A Associação Brasileira de Salões de Beleza (ABSB) , entidade que representa empresas do setor de de beleza no país, decidiu entrar na Justiça em São Paulo para pedir indenização pelas perdas sofridas com as restrições de funcionamento durante a pandemia . O próximo passo é ingressar com ação no Rio.

A estratégia é entrar primeiro com ações civis públicas contra o governo do estado de São Paulo e mais 12 prefeituras no estado, incluindo a capital. Segundo a associação, o estado paulista concentra uma fatia importante do setor de beleza no país.

O próximo estado a ser alvo da ação civil pública será o Rio, além da capital.

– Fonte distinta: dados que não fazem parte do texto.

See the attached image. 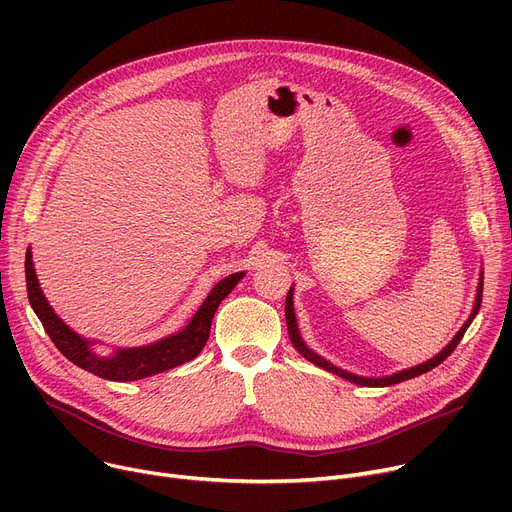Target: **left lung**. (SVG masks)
<instances>
[{"mask_svg": "<svg viewBox=\"0 0 512 512\" xmlns=\"http://www.w3.org/2000/svg\"><path fill=\"white\" fill-rule=\"evenodd\" d=\"M481 292H483V270L479 272V284H477V294H475V303H473V309H471V315L467 317V321L463 324V328L454 334V338L442 348V351L436 355V357H432L429 361H423V363H419V365H415V367H409V369H402V371H396V373H392V375H382V378H365V375H357V373H351V371H346V369H342V367H336L334 363H330L328 359H324L321 355H317L315 351H311V348L305 344V340H303V336H301V332H299V324H297V315H294V303H292V297H294V288L290 286V290H288V294H286V326H288V336H290V342H292V346L297 348V351L307 359V361H311L313 365H317V367H321V369H326V371H332V373H336V375H340V378H344V380H348V382H353V384H357V386H373V388H384V386H392V384H398V382H405V380H411V378H417V375H421V373H425V371H429V369H434V367H438L456 346H459V342H461V338L465 336V332H467V328L471 326V321L475 319V315H477V311H479V305H481Z\"/></svg>", "mask_w": 512, "mask_h": 512, "instance_id": "8db88e82", "label": "left lung"}]
</instances>
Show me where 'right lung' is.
Segmentation results:
<instances>
[{"mask_svg":"<svg viewBox=\"0 0 512 512\" xmlns=\"http://www.w3.org/2000/svg\"><path fill=\"white\" fill-rule=\"evenodd\" d=\"M24 272H26V290H29L31 307L41 319V324L49 334L51 342L58 346V351L80 369L91 371L99 375V378L112 380V382L145 380L149 375L174 369L186 361L195 359L203 351V346L209 338L211 319L215 311H218V305L234 290V286L245 278V272H236L215 284L207 294L203 305L197 309V313L180 332L170 334L166 338H159L151 344L116 348V351L110 355H101L95 351V344H99L97 340H89L85 336L76 334L72 328L64 324V321L58 317V313L53 311L51 305L47 303L37 280L31 247L26 249Z\"/></svg>","mask_w":512,"mask_h":512,"instance_id":"1","label":"right lung"}]
</instances>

A associação também deve ingressar com ações no Rio Grande do Sul, bem como em outros estados e municípios ainda estudados.

O objetivo da medida é promover acordos e renegociações de dívidas tributárias, tanto aos estabelecimentos que precisaram encerrar as atividades quanto às empresas que permenecem em funcionamento, mas que acumularam dívidas.

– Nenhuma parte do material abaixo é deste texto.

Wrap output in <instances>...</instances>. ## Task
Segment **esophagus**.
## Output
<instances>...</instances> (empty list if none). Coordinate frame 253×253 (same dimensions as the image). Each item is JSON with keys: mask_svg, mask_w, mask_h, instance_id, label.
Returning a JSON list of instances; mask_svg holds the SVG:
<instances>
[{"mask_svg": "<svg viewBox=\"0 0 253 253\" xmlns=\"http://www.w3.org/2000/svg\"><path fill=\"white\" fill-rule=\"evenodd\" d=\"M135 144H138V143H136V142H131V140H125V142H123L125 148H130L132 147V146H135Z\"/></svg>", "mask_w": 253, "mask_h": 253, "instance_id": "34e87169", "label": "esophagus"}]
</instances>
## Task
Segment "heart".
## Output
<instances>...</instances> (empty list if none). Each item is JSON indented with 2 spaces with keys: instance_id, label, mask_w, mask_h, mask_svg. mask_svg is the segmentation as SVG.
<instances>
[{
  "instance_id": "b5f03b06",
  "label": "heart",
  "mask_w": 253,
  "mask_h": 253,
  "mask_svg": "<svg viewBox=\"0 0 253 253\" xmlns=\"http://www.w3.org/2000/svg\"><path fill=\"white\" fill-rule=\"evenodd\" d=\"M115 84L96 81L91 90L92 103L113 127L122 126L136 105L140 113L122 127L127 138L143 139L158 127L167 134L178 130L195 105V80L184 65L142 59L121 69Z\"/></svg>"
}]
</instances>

"Mais de 30% dos negócios encerraram as atividades e temos mais de 50% dos negócios com dívidas consideráveis. E, durante o período em que os estabelecimentos ficaram fechados, não tivemos nenhuma contrapartida, benefício ou ajuda no sentido de amenizar o problema econômico causado pelo fechamento", diz José Augusto Santos, presidente da entidade.

Iniciativa ganha adesão de segmentos

A estratégia da ABSB é semelhante à iniciativa da Associação Brasileira de Bares e Restaurantes (Abrasel) , que há pouco mais de uma semana decidiu pedir indenização a prefeituras e estados por perdas sofridas com as medidas de restrição.

A entidade foi a primeira iniciar o movimento de ingressar com ações civis públicas, há pouco mais de uma semana. O movimento tem ganhado a adesão de outros segmentos, como shopings e confederação comercial , que também estudam entrar com pedido de reparação.